- Origin: United Kingdom
- Genres: Alternative rock; indie rock; art rock;
- Years active: 1993–2004
- Labels: Deceptive, Fruition, Icerink, Royal Mint, Island
- Past members: Rob Marche Jamie Fry Nick Sanderson Gordon King Shinya Hayashida Stuart Boreman

= Earl Brutus =

Musical group from the United Kingdom

Earl Brutus were a British indie rock band that emerged in the 1990s. They were formed in 1993 by English musician Nick Sanderson, Rob Marche (formerly of JoBoxers and If?), Jamie Fry (brother of Martin Fry and formerly of World of Twist) and Stuart Boreman. Boreman left after the release of their first single "Life's Too Long" and was replaced by Gordon King, who had been in World of Twist with Fry.

==History==
They were renowned for their chaotically raucous and visually entertaining live shows, which often featured unusual stage props, including messages and slogans that were displayed on revolving garage forecourt signs, written in neon lights or spelt out using funeral wreaths.

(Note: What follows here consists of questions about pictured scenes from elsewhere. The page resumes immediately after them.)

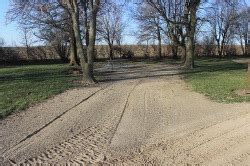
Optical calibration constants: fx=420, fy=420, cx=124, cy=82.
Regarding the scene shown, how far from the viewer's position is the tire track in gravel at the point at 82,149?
7211 millimetres

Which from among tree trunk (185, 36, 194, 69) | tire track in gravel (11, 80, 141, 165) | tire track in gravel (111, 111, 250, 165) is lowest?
tire track in gravel (111, 111, 250, 165)

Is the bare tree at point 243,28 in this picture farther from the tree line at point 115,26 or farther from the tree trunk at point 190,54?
the tree trunk at point 190,54

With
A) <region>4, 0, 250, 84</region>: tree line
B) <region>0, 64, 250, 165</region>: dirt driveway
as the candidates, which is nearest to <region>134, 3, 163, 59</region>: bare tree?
<region>4, 0, 250, 84</region>: tree line

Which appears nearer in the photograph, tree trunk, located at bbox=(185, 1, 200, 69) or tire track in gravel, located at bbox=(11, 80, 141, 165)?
tire track in gravel, located at bbox=(11, 80, 141, 165)

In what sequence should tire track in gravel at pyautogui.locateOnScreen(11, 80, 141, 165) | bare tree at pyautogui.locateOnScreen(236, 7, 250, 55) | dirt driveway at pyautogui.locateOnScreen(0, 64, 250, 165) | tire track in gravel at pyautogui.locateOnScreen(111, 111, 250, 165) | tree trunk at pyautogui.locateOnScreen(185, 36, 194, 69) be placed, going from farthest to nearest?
bare tree at pyautogui.locateOnScreen(236, 7, 250, 55), tree trunk at pyautogui.locateOnScreen(185, 36, 194, 69), dirt driveway at pyautogui.locateOnScreen(0, 64, 250, 165), tire track in gravel at pyautogui.locateOnScreen(11, 80, 141, 165), tire track in gravel at pyautogui.locateOnScreen(111, 111, 250, 165)

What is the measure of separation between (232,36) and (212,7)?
43420 mm

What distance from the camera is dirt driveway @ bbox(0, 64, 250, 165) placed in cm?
736

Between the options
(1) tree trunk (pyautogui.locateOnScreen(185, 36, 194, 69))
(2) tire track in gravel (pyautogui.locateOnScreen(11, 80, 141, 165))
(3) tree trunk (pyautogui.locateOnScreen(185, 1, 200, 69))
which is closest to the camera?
(2) tire track in gravel (pyautogui.locateOnScreen(11, 80, 141, 165))

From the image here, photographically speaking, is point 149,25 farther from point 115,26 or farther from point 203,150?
point 203,150

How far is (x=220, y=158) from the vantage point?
7207 mm

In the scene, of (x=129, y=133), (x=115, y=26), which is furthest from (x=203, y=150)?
(x=115, y=26)

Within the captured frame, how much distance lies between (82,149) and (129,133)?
1.57 meters

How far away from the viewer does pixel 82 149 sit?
25.9 feet

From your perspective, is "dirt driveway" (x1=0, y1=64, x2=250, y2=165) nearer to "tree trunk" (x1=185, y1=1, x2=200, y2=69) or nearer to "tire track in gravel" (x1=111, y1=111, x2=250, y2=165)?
"tire track in gravel" (x1=111, y1=111, x2=250, y2=165)
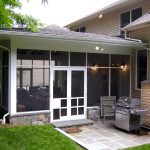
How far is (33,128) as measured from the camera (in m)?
8.77

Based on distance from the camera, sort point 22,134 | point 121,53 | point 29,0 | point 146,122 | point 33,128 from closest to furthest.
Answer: point 29,0, point 22,134, point 33,128, point 146,122, point 121,53

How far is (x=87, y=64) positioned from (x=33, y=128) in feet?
12.4

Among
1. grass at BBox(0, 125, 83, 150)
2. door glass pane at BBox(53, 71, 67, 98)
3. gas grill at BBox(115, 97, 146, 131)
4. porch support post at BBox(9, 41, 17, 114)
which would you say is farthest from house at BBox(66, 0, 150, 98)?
porch support post at BBox(9, 41, 17, 114)

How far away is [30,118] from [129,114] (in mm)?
3766

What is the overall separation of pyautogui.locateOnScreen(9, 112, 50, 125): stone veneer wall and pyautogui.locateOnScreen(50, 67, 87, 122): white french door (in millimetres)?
350

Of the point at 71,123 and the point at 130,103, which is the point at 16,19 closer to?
the point at 71,123

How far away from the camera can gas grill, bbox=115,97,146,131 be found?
28.7 ft

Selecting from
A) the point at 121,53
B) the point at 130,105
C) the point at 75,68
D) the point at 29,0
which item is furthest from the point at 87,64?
the point at 29,0

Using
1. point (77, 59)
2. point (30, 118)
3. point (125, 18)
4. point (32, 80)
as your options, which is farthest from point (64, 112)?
point (125, 18)

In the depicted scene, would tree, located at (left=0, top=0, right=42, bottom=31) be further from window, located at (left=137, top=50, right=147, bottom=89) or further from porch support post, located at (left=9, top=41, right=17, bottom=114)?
window, located at (left=137, top=50, right=147, bottom=89)

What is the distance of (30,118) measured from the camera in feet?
30.8

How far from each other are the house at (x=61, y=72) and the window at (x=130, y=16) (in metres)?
0.50

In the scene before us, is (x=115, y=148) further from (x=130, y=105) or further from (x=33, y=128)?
(x=33, y=128)

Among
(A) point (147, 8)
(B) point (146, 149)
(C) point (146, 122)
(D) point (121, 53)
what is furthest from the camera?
(A) point (147, 8)
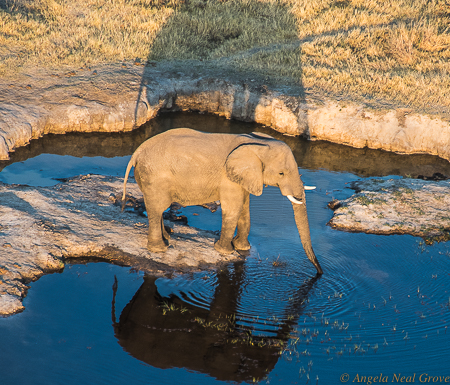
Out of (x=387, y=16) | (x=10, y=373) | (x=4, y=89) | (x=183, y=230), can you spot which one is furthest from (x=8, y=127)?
(x=387, y=16)

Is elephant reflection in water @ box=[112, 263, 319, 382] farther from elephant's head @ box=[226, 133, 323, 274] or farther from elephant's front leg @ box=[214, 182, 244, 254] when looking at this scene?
elephant's head @ box=[226, 133, 323, 274]

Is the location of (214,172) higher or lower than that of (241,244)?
higher

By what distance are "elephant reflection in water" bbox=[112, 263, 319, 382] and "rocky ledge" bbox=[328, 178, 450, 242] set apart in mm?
3338

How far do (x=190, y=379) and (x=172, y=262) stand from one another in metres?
2.86

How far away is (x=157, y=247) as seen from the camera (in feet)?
30.2

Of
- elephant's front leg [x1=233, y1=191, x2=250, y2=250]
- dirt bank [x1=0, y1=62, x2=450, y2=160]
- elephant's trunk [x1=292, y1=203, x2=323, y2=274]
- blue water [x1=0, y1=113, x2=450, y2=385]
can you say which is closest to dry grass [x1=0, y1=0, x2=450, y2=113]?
dirt bank [x1=0, y1=62, x2=450, y2=160]

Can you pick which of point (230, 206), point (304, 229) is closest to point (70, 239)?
point (230, 206)

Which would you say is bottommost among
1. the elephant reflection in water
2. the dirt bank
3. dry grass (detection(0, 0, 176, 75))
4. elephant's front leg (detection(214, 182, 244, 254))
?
the elephant reflection in water

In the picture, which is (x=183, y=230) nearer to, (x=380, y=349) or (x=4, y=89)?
(x=380, y=349)

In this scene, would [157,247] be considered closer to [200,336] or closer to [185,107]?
[200,336]

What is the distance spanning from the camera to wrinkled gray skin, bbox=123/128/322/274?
27.8 ft

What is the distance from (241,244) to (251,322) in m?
2.27

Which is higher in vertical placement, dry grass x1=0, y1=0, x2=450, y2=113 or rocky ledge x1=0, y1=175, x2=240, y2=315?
dry grass x1=0, y1=0, x2=450, y2=113

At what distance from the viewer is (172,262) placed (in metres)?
9.11
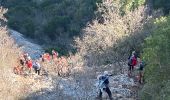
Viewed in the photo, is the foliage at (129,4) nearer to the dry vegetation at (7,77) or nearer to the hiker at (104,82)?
the dry vegetation at (7,77)

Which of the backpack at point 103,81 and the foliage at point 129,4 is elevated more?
the foliage at point 129,4

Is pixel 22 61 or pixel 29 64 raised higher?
pixel 22 61

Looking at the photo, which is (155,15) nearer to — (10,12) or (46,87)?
(46,87)

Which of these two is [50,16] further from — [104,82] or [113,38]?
[104,82]

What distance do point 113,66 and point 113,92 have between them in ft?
24.3

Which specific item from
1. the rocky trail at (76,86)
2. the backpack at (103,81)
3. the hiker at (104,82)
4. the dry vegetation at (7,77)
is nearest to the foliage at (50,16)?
the dry vegetation at (7,77)

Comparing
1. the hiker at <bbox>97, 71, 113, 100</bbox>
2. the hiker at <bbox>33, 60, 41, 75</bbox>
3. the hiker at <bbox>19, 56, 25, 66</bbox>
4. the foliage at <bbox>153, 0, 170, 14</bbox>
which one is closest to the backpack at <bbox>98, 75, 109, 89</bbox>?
the hiker at <bbox>97, 71, 113, 100</bbox>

Musically, Earl Brutus's sound incorporated a diverse range of influences, including elements of early 1970s UK glam rock, the electronica of Kraftwerk, and the ramshackleness of the Fall. Their lyrics concentrated on the mundane side of modern British life while at the same time exploring its dark and seedy underbelly.

Despite receiving favourable press interest for the band's live shows, albums and singles, Earl Brutus failed to gain commercial success or widespread recognition and remained cult figures. Live shows were augmented by the presence of Shinya Hayashida in the band, who was employed to stand on stage and headbang or shout random abuse at the audience. They recorded a live session for Jeff Cooper at Hallam FM for his 'XS' Show (later to become radio station Radio2XS) on 4 January 1998.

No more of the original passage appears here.